Write out all of the records below word for word, leaving out the pictures.

*Material*.
====
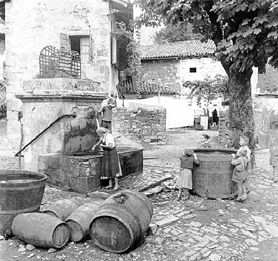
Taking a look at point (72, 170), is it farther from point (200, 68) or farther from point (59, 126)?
point (200, 68)

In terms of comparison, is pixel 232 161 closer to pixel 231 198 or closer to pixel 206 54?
pixel 231 198

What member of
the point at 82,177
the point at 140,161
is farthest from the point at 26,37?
the point at 82,177

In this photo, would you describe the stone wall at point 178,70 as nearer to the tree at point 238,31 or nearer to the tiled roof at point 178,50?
the tiled roof at point 178,50

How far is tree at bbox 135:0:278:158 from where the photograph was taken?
748 centimetres

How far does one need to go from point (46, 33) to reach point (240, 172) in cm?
1212

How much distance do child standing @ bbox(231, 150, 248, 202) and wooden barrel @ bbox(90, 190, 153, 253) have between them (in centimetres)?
282

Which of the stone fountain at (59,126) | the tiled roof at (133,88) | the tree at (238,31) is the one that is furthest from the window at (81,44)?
the stone fountain at (59,126)

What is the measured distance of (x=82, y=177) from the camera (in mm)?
6805

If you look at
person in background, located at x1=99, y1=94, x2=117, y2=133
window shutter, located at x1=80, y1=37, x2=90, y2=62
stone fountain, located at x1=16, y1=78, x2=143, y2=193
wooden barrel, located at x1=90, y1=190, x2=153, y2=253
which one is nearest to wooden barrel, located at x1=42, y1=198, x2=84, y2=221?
wooden barrel, located at x1=90, y1=190, x2=153, y2=253

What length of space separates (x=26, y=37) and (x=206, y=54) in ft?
45.0

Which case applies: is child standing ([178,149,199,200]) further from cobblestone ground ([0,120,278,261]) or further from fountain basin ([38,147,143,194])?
fountain basin ([38,147,143,194])

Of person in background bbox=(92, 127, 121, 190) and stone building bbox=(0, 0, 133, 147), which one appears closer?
person in background bbox=(92, 127, 121, 190)

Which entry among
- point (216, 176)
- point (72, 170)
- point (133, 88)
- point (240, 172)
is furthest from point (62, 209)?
point (133, 88)

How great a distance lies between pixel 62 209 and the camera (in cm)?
532
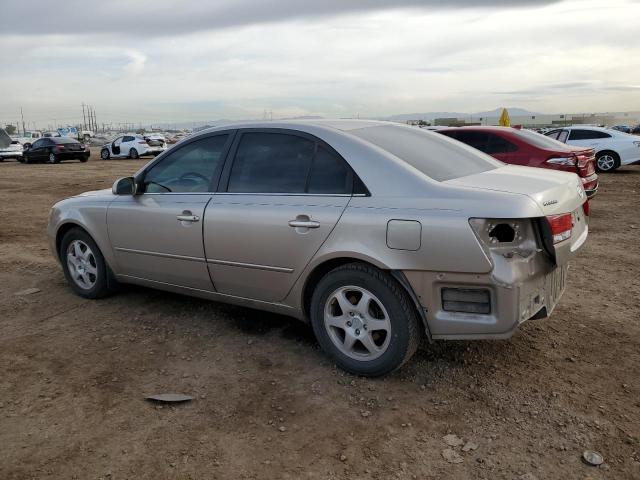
====
*Exercise result*.
Taking a look at point (72, 170), is it farther from point (200, 68) or farther from point (59, 126)?
point (200, 68)

In terms of comparison, is pixel 232 161 closer to pixel 231 198 or closer to pixel 206 54?
pixel 231 198

What member of
the point at 82,177
the point at 140,161
is farthest from the point at 26,37?
the point at 82,177

In this photo, would you describe the stone wall at point 178,70 as nearer to the tree at point 238,31 or nearer to the tiled roof at point 178,50?
the tiled roof at point 178,50

How far is tree at bbox 135:0:278:158 from where the photograph was taken?
748 centimetres

How far does one need to go from point (46, 33) to reach point (240, 172) in cm?
1212

How much distance do child standing @ bbox(231, 150, 248, 202) and wooden barrel @ bbox(90, 190, 153, 253) have between them (in centimetres)?
282

Which of the stone fountain at (59,126) | the tiled roof at (133,88) | the tree at (238,31) is the one that is furthest from the window at (81,44)?
the stone fountain at (59,126)

What is the measured distance of (x=82, y=177) from the camera (in mm)?
6805

If you look at
person in background, located at x1=99, y1=94, x2=117, y2=133
window shutter, located at x1=80, y1=37, x2=90, y2=62
stone fountain, located at x1=16, y1=78, x2=143, y2=193
wooden barrel, located at x1=90, y1=190, x2=153, y2=253
which one is nearest to wooden barrel, located at x1=42, y1=198, x2=84, y2=221?
wooden barrel, located at x1=90, y1=190, x2=153, y2=253

What length of space separates (x=26, y=37) and (x=206, y=54) in ft?
45.0

Which case applies: is child standing ([178,149,199,200]) further from cobblestone ground ([0,120,278,261]) or further from fountain basin ([38,147,143,194])?
fountain basin ([38,147,143,194])

Of person in background bbox=(92, 127, 121, 190) and stone building bbox=(0, 0, 133, 147), which one appears closer?
person in background bbox=(92, 127, 121, 190)

Which entry among
- point (216, 176)
- point (72, 170)
- point (133, 88)
- point (240, 172)
is furthest from point (62, 209)?
point (133, 88)

How great a distance lies between pixel 62 209 and the camera (in cm)?
532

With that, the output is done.